Source data start

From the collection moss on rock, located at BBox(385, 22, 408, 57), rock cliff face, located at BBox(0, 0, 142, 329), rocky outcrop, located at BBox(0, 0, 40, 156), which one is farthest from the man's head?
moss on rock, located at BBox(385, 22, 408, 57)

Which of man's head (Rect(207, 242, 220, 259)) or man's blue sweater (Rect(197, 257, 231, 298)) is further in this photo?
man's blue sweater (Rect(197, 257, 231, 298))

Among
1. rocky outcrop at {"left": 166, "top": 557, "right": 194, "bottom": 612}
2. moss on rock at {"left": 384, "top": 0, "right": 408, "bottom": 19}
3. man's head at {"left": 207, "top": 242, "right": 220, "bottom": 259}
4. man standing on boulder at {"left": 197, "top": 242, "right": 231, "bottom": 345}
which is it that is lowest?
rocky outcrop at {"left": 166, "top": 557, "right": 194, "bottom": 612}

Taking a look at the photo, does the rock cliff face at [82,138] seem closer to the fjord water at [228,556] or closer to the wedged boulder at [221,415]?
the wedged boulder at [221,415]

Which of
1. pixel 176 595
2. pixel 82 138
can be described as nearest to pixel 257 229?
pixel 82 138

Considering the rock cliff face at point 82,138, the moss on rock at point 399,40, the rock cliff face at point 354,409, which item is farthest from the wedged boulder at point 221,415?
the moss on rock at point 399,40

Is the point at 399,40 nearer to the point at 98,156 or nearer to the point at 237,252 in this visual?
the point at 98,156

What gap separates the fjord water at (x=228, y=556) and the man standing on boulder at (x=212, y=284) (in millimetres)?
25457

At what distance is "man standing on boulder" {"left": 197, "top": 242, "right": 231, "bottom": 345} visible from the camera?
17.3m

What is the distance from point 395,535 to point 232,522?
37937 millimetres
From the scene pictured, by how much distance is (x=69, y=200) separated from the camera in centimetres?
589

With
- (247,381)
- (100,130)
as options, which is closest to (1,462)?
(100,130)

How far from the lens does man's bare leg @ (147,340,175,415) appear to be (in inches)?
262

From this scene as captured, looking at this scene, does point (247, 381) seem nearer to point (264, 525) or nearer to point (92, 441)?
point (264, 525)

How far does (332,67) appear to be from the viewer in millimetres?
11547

Source data end

Please reproduce all of the material above, word for word and line for line.

Result of the exercise:
From the collection moss on rock, located at BBox(385, 22, 408, 57), rock cliff face, located at BBox(0, 0, 142, 329), rocky outcrop, located at BBox(0, 0, 40, 156), which one is farthest from the man's head?
moss on rock, located at BBox(385, 22, 408, 57)

Which of man's head (Rect(207, 242, 220, 259)) or man's blue sweater (Rect(197, 257, 231, 298)) is further in this photo?
man's blue sweater (Rect(197, 257, 231, 298))

Among
1. rocky outcrop at {"left": 166, "top": 557, "right": 194, "bottom": 612}
2. moss on rock at {"left": 384, "top": 0, "right": 408, "bottom": 19}
3. man's head at {"left": 207, "top": 242, "right": 220, "bottom": 259}
4. man standing on boulder at {"left": 197, "top": 242, "right": 231, "bottom": 345}
which is it that is lowest?
rocky outcrop at {"left": 166, "top": 557, "right": 194, "bottom": 612}

Taking a look at the photo, does the rock cliff face at [82,138] seem closer to the fjord water at [228,556] or closer to the wedged boulder at [221,415]?
the wedged boulder at [221,415]

Which of
1. pixel 176 595
2. pixel 82 138
can be described as nearest to pixel 257 229?
pixel 82 138

Considering the rock cliff face at point 82,138, the moss on rock at point 399,40, the rock cliff face at point 354,409, which item is farthest from the wedged boulder at point 221,415?
the moss on rock at point 399,40

Is the point at 399,40 nearer to the point at 98,156 or nearer to the point at 237,252 in this visual?
the point at 98,156

What gap separates the fjord water at (x=228, y=556) and the man standing on boulder at (x=212, y=284) (in millimetres)?
25457

At what distance is "man standing on boulder" {"left": 197, "top": 242, "right": 231, "bottom": 345} visible from the camera?
17.3m

What is the distance from point 395,535 to point 232,522?
37937 millimetres
From the scene pictured, by how much distance is (x=69, y=200) separated from the camera in centimetres?
589

With
- (247,381)
- (100,130)
as options, which is closest to (1,462)?
(100,130)

How far from the lens does man's bare leg @ (147,340,175,415) appear to be (in inches)?
262

From this scene as captured, looking at this scene, does point (247, 381) seem nearer to point (264, 525) or nearer to point (92, 441)?
point (264, 525)

How far does (332,67) appear to be from the viewer in millimetres?
11547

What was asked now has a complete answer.